Dando prova tangibile dell'eclettismo e della curiosità che da sempre contraddistinguono il suo percorso artistico, Galliano ha proposto una scaletta caleidoscopica sia per la varietà dei generi musicali proposti che per la gamma di emozioni suscitate, esplorando a fondo le infinite possibilità espressive del suo magico strumento.
Per aprire il concerto si è affidato alla sua celebre "TANGO POUR CLAUDE" -brano amatissimo e spesso eseguito nelle sue esibizioni dal grande fisarmonicista cortonese Mo. Alessandro Dei, peraltro presente in platea- cui ha fatto seguito "FOU RIRE", composizione nel tipico stile francese "musette" altrettanto famosa e sempre a firma dello stesso Galliano; c'è stato poi spazio, oltre che per altri brani composti dall'artista tra cui "LA VALSE A MARGAUX", per una rapida incursione nella musica brasiliana -di cui Galliano è grande conoscitore ed estimatore- che ha preceduto i sentiti omaggi al grande chitarrista jazz Django Reinhardt (col brano "TEARS") e al già citato Zawinul, scomparso pochi anni fa, cui il fisarmonicista ha dedicato una toccante rilettura dello standard jazz "IN A SENTIMENTAL MOOD" -composto da Duke Ellington-, forse il momento più emozionante della serata. In onore alla sua Francia (ed alla musica classica), il musicista ha eseguito il primo movimento ("LENT") dei "TROIS GNOSSIENNES" di Erik Satie ed un brano di Edith Piaf; in onore alla "sua" Italia -già celebrata nel recente album monografico dedicato al compositore Nino Rota-, ha attaccato un'inattesa "VOLARE", con la quale ha invitato il pubblico a cantare; se ciò non bastasse, ha dichiarato il suo amore per " MINA' " (la cantante, eh, non il bravo giornalista Gianni!... è il fascino dell'accento alla francese...) ed ha affermato che "TUTTI I PIU' GRANDI FISARMONICISTI FRANCESI SONO DI ORIGINE ITALIANA."...
Inevitabile il tributo al genio Astor, probabilmente il più grande fisarmonicista di tutti i tempi ("UNO DEGLI INCONTRI DECISIVI DELLA MIA VITA"), celebrato con l'immancabile "LIBERTANGO", proposta però in una veste decisamente alternativa e presonale.

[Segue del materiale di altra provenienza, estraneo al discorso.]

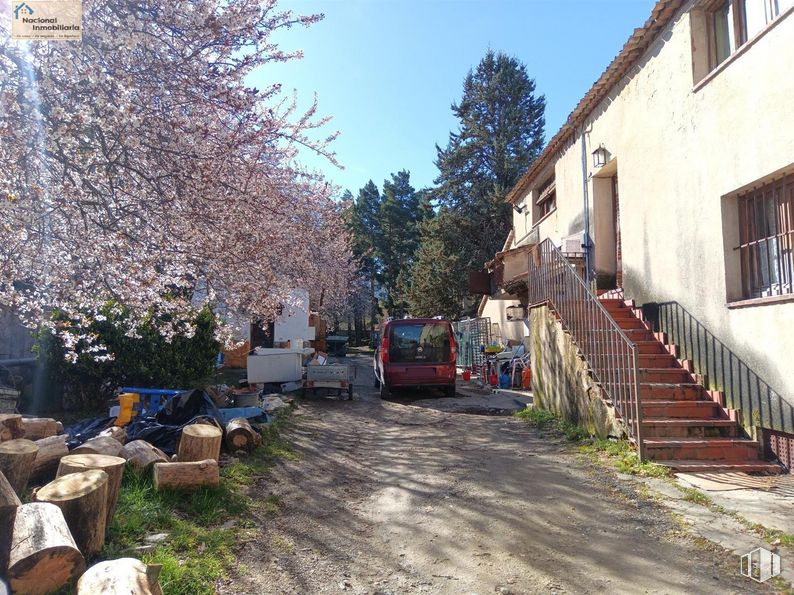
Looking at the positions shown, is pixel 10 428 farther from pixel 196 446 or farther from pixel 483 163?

Dopo un'ora e mezzo d'incanto -a dispetto del clima torrido, il tempo è letteralmente volato!-, Galliano si è congedato, venendo immediatamente richiamato sul palco dal caloroso e prolungato applauso di un pubblico entusiasta cui l'artista ha concesso volentieri un "bis", attingendo nuovamente alla musica classica, con una curiosa e trascinante versione della "DANZA DELLE SPADE" di Khachaturian.